The U.S. government didn't manage to stop its hideous, perverse, illegal, and unethical syphilis experiments on black prisoners at Tuskegee until 1972: thirty years on--and well-hidden. Now we have news of further U.S. government sponsored syphilis "research"--again hideous, perverse, illegal and unethical--involving intentionally infecting otherwise uninfected Guatamalan men with syphilis. Why Guatamalan? Not just because they were poor? Not just because they were not "white"? (Well, we might say, at least they weren't U.S. citizens this time.)
Of, course, since the beginning of the Tuskegee experiments, the U.S. government had been spewing propaganda about medical experiments the Japanese were supposedly carrying out on prisoners. According to U.S. propaganda, this proved that the Japanese were "evil," even "sub-human," and deserved to be "exterminated." U.S. propaganda wasn't so hard on the Nazis: after all, they were only doing bad things to Jews.

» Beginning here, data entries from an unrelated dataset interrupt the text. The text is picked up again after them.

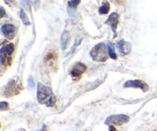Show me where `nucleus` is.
<instances>
[{
    "mask_svg": "<svg viewBox=\"0 0 157 131\" xmlns=\"http://www.w3.org/2000/svg\"><path fill=\"white\" fill-rule=\"evenodd\" d=\"M69 39H70V36H69L68 32L67 31H64L61 36V47L62 50H64L67 48Z\"/></svg>",
    "mask_w": 157,
    "mask_h": 131,
    "instance_id": "obj_12",
    "label": "nucleus"
},
{
    "mask_svg": "<svg viewBox=\"0 0 157 131\" xmlns=\"http://www.w3.org/2000/svg\"><path fill=\"white\" fill-rule=\"evenodd\" d=\"M20 18H21V21L24 23V25H25V26H30L31 23L29 19V17L27 16V15H26V13L24 12L23 9L20 10Z\"/></svg>",
    "mask_w": 157,
    "mask_h": 131,
    "instance_id": "obj_15",
    "label": "nucleus"
},
{
    "mask_svg": "<svg viewBox=\"0 0 157 131\" xmlns=\"http://www.w3.org/2000/svg\"><path fill=\"white\" fill-rule=\"evenodd\" d=\"M23 89L21 83L18 79H12L6 85L3 90V93L6 97L15 96L18 95Z\"/></svg>",
    "mask_w": 157,
    "mask_h": 131,
    "instance_id": "obj_3",
    "label": "nucleus"
},
{
    "mask_svg": "<svg viewBox=\"0 0 157 131\" xmlns=\"http://www.w3.org/2000/svg\"><path fill=\"white\" fill-rule=\"evenodd\" d=\"M107 51H108V55L113 59H117V55L116 52H115L114 49H113V46L112 45V43H109L107 45Z\"/></svg>",
    "mask_w": 157,
    "mask_h": 131,
    "instance_id": "obj_14",
    "label": "nucleus"
},
{
    "mask_svg": "<svg viewBox=\"0 0 157 131\" xmlns=\"http://www.w3.org/2000/svg\"><path fill=\"white\" fill-rule=\"evenodd\" d=\"M124 88H135V89H140L144 92L149 90V86L147 83L141 80H127L124 84Z\"/></svg>",
    "mask_w": 157,
    "mask_h": 131,
    "instance_id": "obj_6",
    "label": "nucleus"
},
{
    "mask_svg": "<svg viewBox=\"0 0 157 131\" xmlns=\"http://www.w3.org/2000/svg\"><path fill=\"white\" fill-rule=\"evenodd\" d=\"M37 100L41 104H44L50 107L55 106L56 103V96L52 89L41 83H38L37 87Z\"/></svg>",
    "mask_w": 157,
    "mask_h": 131,
    "instance_id": "obj_1",
    "label": "nucleus"
},
{
    "mask_svg": "<svg viewBox=\"0 0 157 131\" xmlns=\"http://www.w3.org/2000/svg\"><path fill=\"white\" fill-rule=\"evenodd\" d=\"M28 86H29V88H32V89L35 87V83H34L33 79L32 77H29V80H28Z\"/></svg>",
    "mask_w": 157,
    "mask_h": 131,
    "instance_id": "obj_18",
    "label": "nucleus"
},
{
    "mask_svg": "<svg viewBox=\"0 0 157 131\" xmlns=\"http://www.w3.org/2000/svg\"><path fill=\"white\" fill-rule=\"evenodd\" d=\"M90 56L96 62H105L108 58L107 46L104 43H100L90 50Z\"/></svg>",
    "mask_w": 157,
    "mask_h": 131,
    "instance_id": "obj_2",
    "label": "nucleus"
},
{
    "mask_svg": "<svg viewBox=\"0 0 157 131\" xmlns=\"http://www.w3.org/2000/svg\"><path fill=\"white\" fill-rule=\"evenodd\" d=\"M106 23L110 25V27L112 28L113 32H114V34H116L118 23H119V15L117 12H112L110 16L108 17L107 21H106Z\"/></svg>",
    "mask_w": 157,
    "mask_h": 131,
    "instance_id": "obj_10",
    "label": "nucleus"
},
{
    "mask_svg": "<svg viewBox=\"0 0 157 131\" xmlns=\"http://www.w3.org/2000/svg\"><path fill=\"white\" fill-rule=\"evenodd\" d=\"M1 31L3 35L8 39H13L16 34L17 29L14 25L6 23L1 27Z\"/></svg>",
    "mask_w": 157,
    "mask_h": 131,
    "instance_id": "obj_8",
    "label": "nucleus"
},
{
    "mask_svg": "<svg viewBox=\"0 0 157 131\" xmlns=\"http://www.w3.org/2000/svg\"><path fill=\"white\" fill-rule=\"evenodd\" d=\"M110 9V5L108 2H104L102 6L99 8V13L101 15H105L109 12Z\"/></svg>",
    "mask_w": 157,
    "mask_h": 131,
    "instance_id": "obj_13",
    "label": "nucleus"
},
{
    "mask_svg": "<svg viewBox=\"0 0 157 131\" xmlns=\"http://www.w3.org/2000/svg\"><path fill=\"white\" fill-rule=\"evenodd\" d=\"M57 59H58V54H57L56 51L50 50L44 56V61L46 64L51 66V65H52L56 61Z\"/></svg>",
    "mask_w": 157,
    "mask_h": 131,
    "instance_id": "obj_11",
    "label": "nucleus"
},
{
    "mask_svg": "<svg viewBox=\"0 0 157 131\" xmlns=\"http://www.w3.org/2000/svg\"><path fill=\"white\" fill-rule=\"evenodd\" d=\"M117 49L119 50L120 53L122 55H128L132 50V46L130 43L125 41V40H120L117 43Z\"/></svg>",
    "mask_w": 157,
    "mask_h": 131,
    "instance_id": "obj_9",
    "label": "nucleus"
},
{
    "mask_svg": "<svg viewBox=\"0 0 157 131\" xmlns=\"http://www.w3.org/2000/svg\"><path fill=\"white\" fill-rule=\"evenodd\" d=\"M87 70V66L82 63H77L72 68L71 71V75L75 80H78L81 79L83 74Z\"/></svg>",
    "mask_w": 157,
    "mask_h": 131,
    "instance_id": "obj_7",
    "label": "nucleus"
},
{
    "mask_svg": "<svg viewBox=\"0 0 157 131\" xmlns=\"http://www.w3.org/2000/svg\"><path fill=\"white\" fill-rule=\"evenodd\" d=\"M81 3L80 0H74V1H68L67 2V5H68L69 7L71 8H76L78 5Z\"/></svg>",
    "mask_w": 157,
    "mask_h": 131,
    "instance_id": "obj_16",
    "label": "nucleus"
},
{
    "mask_svg": "<svg viewBox=\"0 0 157 131\" xmlns=\"http://www.w3.org/2000/svg\"><path fill=\"white\" fill-rule=\"evenodd\" d=\"M9 108V103L7 102H1L0 103V109H1L2 111L4 110H8Z\"/></svg>",
    "mask_w": 157,
    "mask_h": 131,
    "instance_id": "obj_17",
    "label": "nucleus"
},
{
    "mask_svg": "<svg viewBox=\"0 0 157 131\" xmlns=\"http://www.w3.org/2000/svg\"><path fill=\"white\" fill-rule=\"evenodd\" d=\"M130 117L125 114H114L110 115L106 119L105 124L109 126H121L123 124L128 123L130 121Z\"/></svg>",
    "mask_w": 157,
    "mask_h": 131,
    "instance_id": "obj_5",
    "label": "nucleus"
},
{
    "mask_svg": "<svg viewBox=\"0 0 157 131\" xmlns=\"http://www.w3.org/2000/svg\"><path fill=\"white\" fill-rule=\"evenodd\" d=\"M110 131H117L113 126H110Z\"/></svg>",
    "mask_w": 157,
    "mask_h": 131,
    "instance_id": "obj_20",
    "label": "nucleus"
},
{
    "mask_svg": "<svg viewBox=\"0 0 157 131\" xmlns=\"http://www.w3.org/2000/svg\"><path fill=\"white\" fill-rule=\"evenodd\" d=\"M15 51V46L13 43H9L2 46L0 49V60L1 64L4 66H11L12 63V55Z\"/></svg>",
    "mask_w": 157,
    "mask_h": 131,
    "instance_id": "obj_4",
    "label": "nucleus"
},
{
    "mask_svg": "<svg viewBox=\"0 0 157 131\" xmlns=\"http://www.w3.org/2000/svg\"><path fill=\"white\" fill-rule=\"evenodd\" d=\"M0 9H1V18H2V17L5 16V15H6V12H5L4 9H3V7H1L0 8Z\"/></svg>",
    "mask_w": 157,
    "mask_h": 131,
    "instance_id": "obj_19",
    "label": "nucleus"
}]
</instances>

Now? Well, the U.S. has its government kidnappers and murder squads all over the world, its secret "rendition" prisons and torture camps, and its illegal concentration camp at Guantanamo Bay in Cuba. And the U.S. president won't do anything to stop them. U.S. military courts absolved almost everybody in the torture crimes scandal in Iraq. The U.S. Army almost managed to keep anyone from knowing about the "kill-for-sport" soldiers in the Army's Stryker unit--but one brave young man and his father finally made these continuing war crimes public knowledge. And the U.S. government has had Bradley Manning in solitary confinement for more than four months now, at Quantico; he is the young U.S. Army soldier who heroically and honorably leaked videos of U.S. military's murders of civilians in Iraq and Afghanistan, published as "Wikilinks."
Is there anything that connects all these things? Of course there is. And there are surely more links in this chain of violence, war crimes, and constant dishonor.
The Nuremburg War Crimes trials which the U.S. ran did not punish individual Nazi soldiers. It punished leaders. Of course: and in those days U.S. President Harry Truman had a sign on his desk, "The Buck Stops Here." It's time to conduct similar trials for the U.S. leaders responsible for these recent and continuing crimes. And if the U.S. court system is compromised--contaminated--and we don't have a working democracy any more, then the World Court should do it.
Or do 10,000 nuclear weapons and a lack of any sense of honor put us above anything like law or justice?